[HOW TO COMPLETE THIS TASK] Write out every entry again exactly as it stands.
########################################
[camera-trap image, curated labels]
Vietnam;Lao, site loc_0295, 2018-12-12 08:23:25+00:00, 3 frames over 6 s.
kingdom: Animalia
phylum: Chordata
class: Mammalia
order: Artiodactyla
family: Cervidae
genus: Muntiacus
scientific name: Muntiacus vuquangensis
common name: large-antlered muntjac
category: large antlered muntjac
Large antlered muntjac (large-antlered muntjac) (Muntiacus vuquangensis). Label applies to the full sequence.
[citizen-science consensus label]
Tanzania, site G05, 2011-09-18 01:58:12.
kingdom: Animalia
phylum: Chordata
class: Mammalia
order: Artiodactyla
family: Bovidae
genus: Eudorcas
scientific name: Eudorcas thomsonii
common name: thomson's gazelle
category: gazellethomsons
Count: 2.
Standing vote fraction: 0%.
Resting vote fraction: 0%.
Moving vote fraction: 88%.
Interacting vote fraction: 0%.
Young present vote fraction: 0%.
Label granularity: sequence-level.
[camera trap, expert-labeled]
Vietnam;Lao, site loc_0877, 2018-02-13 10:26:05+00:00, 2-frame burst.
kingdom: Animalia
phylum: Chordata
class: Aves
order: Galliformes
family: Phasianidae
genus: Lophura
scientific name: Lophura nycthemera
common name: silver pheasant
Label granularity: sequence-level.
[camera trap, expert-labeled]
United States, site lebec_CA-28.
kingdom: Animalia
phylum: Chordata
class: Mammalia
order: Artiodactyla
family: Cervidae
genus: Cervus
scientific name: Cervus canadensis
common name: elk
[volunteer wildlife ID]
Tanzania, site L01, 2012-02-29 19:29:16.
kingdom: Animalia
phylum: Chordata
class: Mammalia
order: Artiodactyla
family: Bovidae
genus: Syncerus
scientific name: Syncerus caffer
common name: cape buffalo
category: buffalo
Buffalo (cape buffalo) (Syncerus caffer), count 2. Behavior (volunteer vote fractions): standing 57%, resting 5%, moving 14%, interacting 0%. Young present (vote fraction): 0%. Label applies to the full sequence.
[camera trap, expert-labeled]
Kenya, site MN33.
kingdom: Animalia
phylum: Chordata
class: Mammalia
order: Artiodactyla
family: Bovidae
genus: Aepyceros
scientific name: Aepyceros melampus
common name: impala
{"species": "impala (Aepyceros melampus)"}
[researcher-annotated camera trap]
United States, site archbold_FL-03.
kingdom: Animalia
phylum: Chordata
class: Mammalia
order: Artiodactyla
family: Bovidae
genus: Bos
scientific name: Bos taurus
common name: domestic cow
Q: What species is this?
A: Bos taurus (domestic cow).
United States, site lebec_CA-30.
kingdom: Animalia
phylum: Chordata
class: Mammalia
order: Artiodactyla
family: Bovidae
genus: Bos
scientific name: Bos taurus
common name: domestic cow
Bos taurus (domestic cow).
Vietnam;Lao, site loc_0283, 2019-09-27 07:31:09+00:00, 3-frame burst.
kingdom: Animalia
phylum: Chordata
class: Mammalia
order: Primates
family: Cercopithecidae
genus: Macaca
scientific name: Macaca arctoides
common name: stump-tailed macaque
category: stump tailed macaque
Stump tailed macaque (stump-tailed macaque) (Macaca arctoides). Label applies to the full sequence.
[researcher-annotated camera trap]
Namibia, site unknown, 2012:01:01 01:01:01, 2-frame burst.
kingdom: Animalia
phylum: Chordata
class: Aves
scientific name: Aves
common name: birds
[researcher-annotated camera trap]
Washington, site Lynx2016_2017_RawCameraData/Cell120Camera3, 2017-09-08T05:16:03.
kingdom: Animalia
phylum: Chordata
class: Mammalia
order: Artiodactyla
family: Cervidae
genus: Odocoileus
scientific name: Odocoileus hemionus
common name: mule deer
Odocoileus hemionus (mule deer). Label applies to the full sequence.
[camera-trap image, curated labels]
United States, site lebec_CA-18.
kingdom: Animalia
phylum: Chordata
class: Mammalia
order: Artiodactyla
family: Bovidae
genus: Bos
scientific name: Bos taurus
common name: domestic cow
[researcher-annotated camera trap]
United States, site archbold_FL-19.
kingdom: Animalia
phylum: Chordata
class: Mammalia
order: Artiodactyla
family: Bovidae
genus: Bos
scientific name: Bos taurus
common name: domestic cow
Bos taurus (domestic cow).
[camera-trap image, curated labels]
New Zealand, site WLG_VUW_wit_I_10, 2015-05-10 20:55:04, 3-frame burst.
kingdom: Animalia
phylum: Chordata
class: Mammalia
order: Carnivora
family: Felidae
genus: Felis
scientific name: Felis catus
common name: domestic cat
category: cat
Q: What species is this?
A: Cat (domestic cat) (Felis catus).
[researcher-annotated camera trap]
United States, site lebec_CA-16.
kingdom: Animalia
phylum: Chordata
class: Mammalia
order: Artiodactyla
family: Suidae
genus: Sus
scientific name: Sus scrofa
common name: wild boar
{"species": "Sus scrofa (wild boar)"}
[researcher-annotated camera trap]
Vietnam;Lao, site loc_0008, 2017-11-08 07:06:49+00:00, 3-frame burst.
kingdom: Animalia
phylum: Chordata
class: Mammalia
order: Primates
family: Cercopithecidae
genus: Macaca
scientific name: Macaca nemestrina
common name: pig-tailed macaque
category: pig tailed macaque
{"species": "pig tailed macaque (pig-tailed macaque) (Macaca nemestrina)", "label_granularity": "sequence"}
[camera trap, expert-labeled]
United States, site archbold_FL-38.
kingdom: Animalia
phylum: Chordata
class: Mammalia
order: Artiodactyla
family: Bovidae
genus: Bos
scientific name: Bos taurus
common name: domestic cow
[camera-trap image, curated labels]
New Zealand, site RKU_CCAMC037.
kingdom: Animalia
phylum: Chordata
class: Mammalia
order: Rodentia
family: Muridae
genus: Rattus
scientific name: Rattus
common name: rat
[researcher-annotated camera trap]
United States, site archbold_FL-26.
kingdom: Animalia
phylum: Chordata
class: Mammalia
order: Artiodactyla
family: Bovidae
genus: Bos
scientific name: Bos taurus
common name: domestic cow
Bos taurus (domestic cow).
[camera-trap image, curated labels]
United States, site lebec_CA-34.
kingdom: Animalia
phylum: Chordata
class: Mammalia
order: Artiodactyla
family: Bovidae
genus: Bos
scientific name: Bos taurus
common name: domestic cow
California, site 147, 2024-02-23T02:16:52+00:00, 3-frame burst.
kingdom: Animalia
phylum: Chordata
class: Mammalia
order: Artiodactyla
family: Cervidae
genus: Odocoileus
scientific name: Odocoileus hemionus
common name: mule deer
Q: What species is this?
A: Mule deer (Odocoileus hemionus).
########################################
[EXERCISE OUTPUT]
[camera-trap image, curated labels]
Vietnam;Lao, site loc_0295, 2018-12-12 08:23:25+00:00, 3 frames over 6 s.
kingdom: Animalia
phylum: Chordata
class: Mammalia
order: Artiodactyla
family: Cervidae
genus: Muntiacus
scientific name: Muntiacus vuquangensis
common name: large-antlered muntjac
category: large antlered muntjac
Large antlered muntjac (large-antlered muntjac) (Muntiacus vuquangensis). Label applies to the full sequence.
[citizen-science consensus label]
Tanzania, site G05, 2011-09-18 01:58:12.
kingdom: Animalia
phylum: Chordata
class: Mammalia
order: Artiodactyla
family: Bovidae
genus: Eudorcas
scientific name: Eudorcas thomsonii
common name: thomson's gazelle
category: gazellethomsons
Count: 2.
Standing vote fraction: 0%.
Resting vote fraction: 0%.
Moving vote fraction: 88%.
Interacting vote fraction: 0%.
Young present vote fraction: 0%.
Label granularity: sequence-level.
[camera trap, expert-labeled]
Vietnam;Lao, site loc_0877, 2018-02-13 10:26:05+00:00, 2-frame burst.
kingdom: Animalia
phylum: Chordata
class: Aves
order: Galliformes
family: Phasianidae
genus: Lophura
scientific name: Lophura nycthemera
common name: silver pheasant
Label granularity: sequence-level.
[camera trap, expert-labeled]
United States, site lebec_CA-28.
kingdom: Animalia
phylum: Chordata
class: Mammalia
order: Artiodactyla
family: Cervidae
genus: Cervus
scientific name: Cervus canadensis
common name: elk
[volunteer wildlife ID]
Tanzania, site L01, 2012-02-29 19:29:16.
kingdom: Animalia
phylum: Chordata
class: Mammalia
order: Artiodactyla
family: Bovidae
genus: Syncerus
scientific name: Syncerus caffer
common name: cape buffalo
category: buffalo
Buffalo (cape buffalo) (Syncerus caffer), count 2. Behavior (volunteer vote fractions): standing 57%, resting 5%, moving 14%, interacting 0%. Young present (vote fraction): 0%. Label applies to the full sequence.
[camera trap, expert-labeled]
Kenya, site MN33.
kingdom: Animalia
phylum: Chordata
class: Mammalia
order: Artiodactyla
family: Bovidae
genus: Aepyceros
scientific name: Aepyceros melampus
common name: impala
{"species": "impala (Aepyceros melampus)"}
[researcher-annotated camera trap]
United States, site archbold_FL-03.
kingdom: Animalia
phylum: Chordata
class: Mammalia
order: Artiodactyla
family: Bovidae
genus: Bos
scientific name: Bos taurus
common name: domestic cow
Q: What species is this?
A: Bos taurus (domestic cow).
United States, site lebec_CA-30.
kingdom: Animalia
phylum: Chordata
class: Mammalia
order: Artiodactyla
family: Bovidae
genus: Bos
scientific name: Bos taurus
common name: domestic cow
Bos taurus (domestic cow).
Vietnam;Lao, site loc_0283, 2019-09-27 07:31:09+00:00, 3-frame burst.
kingdom: Animalia
phylum: Chordata
class: Mammalia
order: Primates
family: Cercopithecidae
genus: Macaca
scientific name: Macaca arctoides
common name: stump-tailed macaque
category: stump tailed macaque
Stump tailed macaque (stump-tailed macaque) (Macaca arctoides). Label applies to the full sequence.
[researcher-annotated camera trap]
Namibia, site unknown, 2012:01:01 01:01:01, 2-frame burst.
kingdom: Animalia
phylum: Chordata
class: Aves
scientific name: Aves
common name: birds
[researcher-annotated camera trap]
Washington, site Lynx2016_2017_RawCameraData/Cell120Camera3, 2017-09-08T05:16:03.
kingdom: Animalia
phylum: Chordata
class: Mammalia
order: Artiodactyla
family: Cervidae
genus: Odocoileus
scientific name: Odocoileus hemionus
common name: mule deer
Odocoileus hemionus (mule deer). Label applies to the full sequence.
[camera-trap image, curated labels]
United States, site lebec_CA-18.
kingdom: Animalia
phylum: Chordata
class: Mammalia
order: Artiodactyla
family: Bovidae
genus: Bos
scientific name: Bos taurus
common name: domestic cow
[researcher-annotated camera trap]
United States, site archbold_FL-19.
kingdom: Animalia
phylum: Chordata
class: Mammalia
order: Artiodactyla
family: Bovidae
genus: Bos
scientific name: Bos taurus
common name: domestic cow
Bos taurus (domestic cow).
[camera-trap image, curated labels]
New Zealand, site WLG_VUW_wit_I_10, 2015-05-10 20:55:04, 3-frame burst.
kingdom: Animalia
phylum: Chordata
class: Mammalia
order: Carnivora
family: Felidae
genus: Felis
scientific name: Felis catus
common name: domestic cat
category: cat
Q: What species is this?
A: Cat (domestic cat) (Felis catus).
[researcher-annotated camera trap]
United States, site lebec_CA-16.
kingdom: Animalia
phylum: Chordata
class: Mammalia
order: Artiodactyla
family: Suidae
genus: Sus
scientific name: Sus scrofa
common name: wild boar
{"species": "Sus scrofa (wild boar)"}
[researcher-annotated camera trap]
Vietnam;Lao, site loc_0008, 2017-11-08 07:06:49+00:00, 3-frame burst.
kingdom: Animalia
phylum: Chordata
class: Mammalia
order: Primates
family: Cercopithecidae
genus: Macaca
scientific name: Macaca nemestrina
common name: pig-tailed macaque
category: pig tailed macaque
{"species": "pig tailed macaque (pig-tailed macaque) (Macaca nemestrina)", "label_granularity": "sequence"}
[camera trap, expert-labeled]
United States, site archbold_FL-38.
kingdom: Animalia
phylum: Chordata
class: Mammalia
order: Artiodactyla
family: Bovidae
genus: Bos
scientific name: Bos taurus
common name: domestic cow
[camera-trap image, curated labels]
New Zealand, site RKU_CCAMC037.
kingdom: Animalia
phylum: Chordata
class: Mammalia
order: Rodentia
family: Muridae
genus: Rattus
scientific name: Rattus
common name: rat
[researcher-annotated camera trap]
United States, site archbold_FL-26.
kingdom: Animalia
phylum: Chordata
class: Mammalia
order: Artiodactyla
family: Bovidae
genus: Bos
scientific name: Bos taurus
common name: domestic cow
Bos taurus (domestic cow).
[camera-trap image, curated labels]
United States, site lebec_CA-34.
kingdom: Animalia
phylum: Chordata
class: Mammalia
order: Artiodactyla
family: Bovidae
genus: Bos
scientific name: Bos taurus
common name: domestic cow
California, site 147, 2024-02-23T02:16:52+00:00, 3-frame burst.
kingdom: Animalia
phylum: Chordata
class: Mammalia
order: Artiodactyla
family: Cervidae
genus: Odocoileus
scientific name: Odocoileus hemionus
common name: mule deer
Q: What species is this?
A: Mule deer (Odocoileus hemionus).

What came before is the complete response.